Interesting fact: When a bee finds a good source of nectar and pollen, returning home, it informs other residents of the hive.Detailed directions about the direction and distance to the food source are transmitted through a complex bee “dance”.
Worker bees have special bags on their hind legs. They collect pollen from flowers and transfer it to the hive, where they use the growing larvae for food.
In accordance with their name, paper wasps build nests from chewed wood fibers, very reminiscent of paper. Each cell of the nest will contain an egg, and subsequently a growing wasp larva.
The queen bee is fertilized once in a lifetime, and its only task is to lay eggs after this for about five years. The construction and repair of the hive, the care of the offspring, the collection of food are only part of the responsibilities of working bees. Each working bee in different periods of its life plays different roles. It is an interesting fact - a working bee, having found a source of nectar and pollen, having returned to the hive, can inform other members of the colony about the distance and direction in which to fly, using a kind of dance.
Ants
Among the most successful in public life, it should be noted ants living, like bees, in colonies. Some worker ants collect food, others tend to care for growing larvae, and those with larger jaws become soldiers and protect the anthill. Colonies of ants are divided into distinct castes, each of which plays a certain role in the generally established order. The winged queen is responsible for laying eggs, while smaller workers collect food.
Termites
Termites are common in the tropics. Their striking mounds, up to 6 meters high, are a classic example of bold entrepreneurship among public insects. There are four types of castes in the termite colony: the queen, males capable of reproduction, and sterile workers and soldiers.
Nutcrackers
Plants are an important food source for all insects, all parts of a plant, from flowers and leaves to seeds and roots, with a certain degree of probability can be eaten if not by one insect, then by another. However, not all relationships between plants and insects are so straightforward, and this is best seen on the nut growers. These tiny insects that look like ants influence the plant in such a way that abnormal tissue growths called galls form in it.

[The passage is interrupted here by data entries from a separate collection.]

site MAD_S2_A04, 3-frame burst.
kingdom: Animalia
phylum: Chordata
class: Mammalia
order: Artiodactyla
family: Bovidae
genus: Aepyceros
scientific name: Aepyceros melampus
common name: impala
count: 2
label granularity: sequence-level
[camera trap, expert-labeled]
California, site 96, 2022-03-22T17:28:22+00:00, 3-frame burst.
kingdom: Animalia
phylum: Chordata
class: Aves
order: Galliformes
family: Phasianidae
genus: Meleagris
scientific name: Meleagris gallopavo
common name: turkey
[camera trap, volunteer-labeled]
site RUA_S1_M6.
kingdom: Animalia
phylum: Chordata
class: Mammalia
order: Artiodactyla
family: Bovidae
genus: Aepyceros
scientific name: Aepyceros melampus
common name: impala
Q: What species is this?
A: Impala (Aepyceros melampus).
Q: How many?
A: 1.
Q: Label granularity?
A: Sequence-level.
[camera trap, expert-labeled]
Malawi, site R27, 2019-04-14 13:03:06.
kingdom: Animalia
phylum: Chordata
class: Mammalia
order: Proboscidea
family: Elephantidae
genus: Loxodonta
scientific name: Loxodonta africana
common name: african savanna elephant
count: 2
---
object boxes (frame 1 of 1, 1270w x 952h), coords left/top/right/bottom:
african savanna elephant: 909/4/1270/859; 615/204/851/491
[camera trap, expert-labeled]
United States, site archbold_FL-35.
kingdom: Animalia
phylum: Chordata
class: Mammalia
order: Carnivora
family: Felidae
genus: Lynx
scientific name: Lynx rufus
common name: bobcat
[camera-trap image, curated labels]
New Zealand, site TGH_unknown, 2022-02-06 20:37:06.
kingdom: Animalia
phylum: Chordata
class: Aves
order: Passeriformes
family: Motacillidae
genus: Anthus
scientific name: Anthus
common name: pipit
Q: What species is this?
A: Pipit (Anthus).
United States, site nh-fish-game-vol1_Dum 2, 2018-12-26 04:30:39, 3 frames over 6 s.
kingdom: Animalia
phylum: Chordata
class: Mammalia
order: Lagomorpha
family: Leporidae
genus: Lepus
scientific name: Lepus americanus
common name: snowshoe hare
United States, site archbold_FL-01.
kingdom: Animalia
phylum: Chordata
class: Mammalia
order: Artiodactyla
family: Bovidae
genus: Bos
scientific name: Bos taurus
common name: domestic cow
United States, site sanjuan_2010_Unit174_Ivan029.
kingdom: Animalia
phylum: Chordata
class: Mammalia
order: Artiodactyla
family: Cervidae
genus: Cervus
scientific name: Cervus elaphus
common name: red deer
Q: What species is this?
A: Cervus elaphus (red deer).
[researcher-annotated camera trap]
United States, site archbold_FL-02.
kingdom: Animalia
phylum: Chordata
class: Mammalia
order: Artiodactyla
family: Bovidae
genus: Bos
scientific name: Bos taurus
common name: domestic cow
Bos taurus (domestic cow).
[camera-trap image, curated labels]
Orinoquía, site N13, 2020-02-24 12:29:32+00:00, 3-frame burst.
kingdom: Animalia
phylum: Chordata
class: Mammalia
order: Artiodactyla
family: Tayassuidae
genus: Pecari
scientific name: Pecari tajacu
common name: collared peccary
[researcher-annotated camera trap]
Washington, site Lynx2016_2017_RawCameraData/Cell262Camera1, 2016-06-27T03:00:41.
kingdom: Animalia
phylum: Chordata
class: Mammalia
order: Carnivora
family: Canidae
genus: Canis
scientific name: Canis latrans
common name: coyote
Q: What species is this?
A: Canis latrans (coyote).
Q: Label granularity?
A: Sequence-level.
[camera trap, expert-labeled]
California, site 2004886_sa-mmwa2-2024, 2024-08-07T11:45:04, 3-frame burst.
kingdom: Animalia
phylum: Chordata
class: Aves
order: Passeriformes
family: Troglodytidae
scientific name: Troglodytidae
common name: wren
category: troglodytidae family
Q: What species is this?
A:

Gauls serve as larvae and as food and as protection until pupation. As a rule, a female nut-laying woman lays one or several eggs (depending on the species) in the plant tissue. Each type of nut grower is usually attached to a specific type of plant and forms galls, the sizes, shape and color of which are unique to this particular nut grower. Generational species form different galls at the sexual and parthenogenetic stages of the life cycle.
In some species of insects, the lifestyle is further complicated by the generational change already described previously for aphids. First, successful mating of males and females is required, and the next generation is parthenogenetic females that produce viable offspring without the participation of males.
Silkworms
Caterpillars of some silkworms sometimes go camping in orderly rows, following each other in a geese (nose to tail). Those species whose caterpillars behave in a similar way are called camp silkworms. Of these, the most famous pine silkworm from southern Europe. Daytime, these caterpillars spend inside a large silk web, which they wrap around tree branches.
Burning hairs from the body of caterpillars can be woven into this web and, when combined with silk, can be an effective protection against birds. At dusk, however, the caterpillars crawl out to eat. Following one line and marking their way with silk thread, all the caterpillars can easily find the way back home.
Moth Sloths
Everyone knows the three-fingered sloths - slow creatures that live in the forests of Central and South America.
On each of these animals lives up to 100 specimens of moths using its coarse and felled fur. Each time a sloth comes down from a tree in order to fulfill its natural needs on the ground, a moth lays eggs in its litter. Subsequently, the caterpillars feed on this.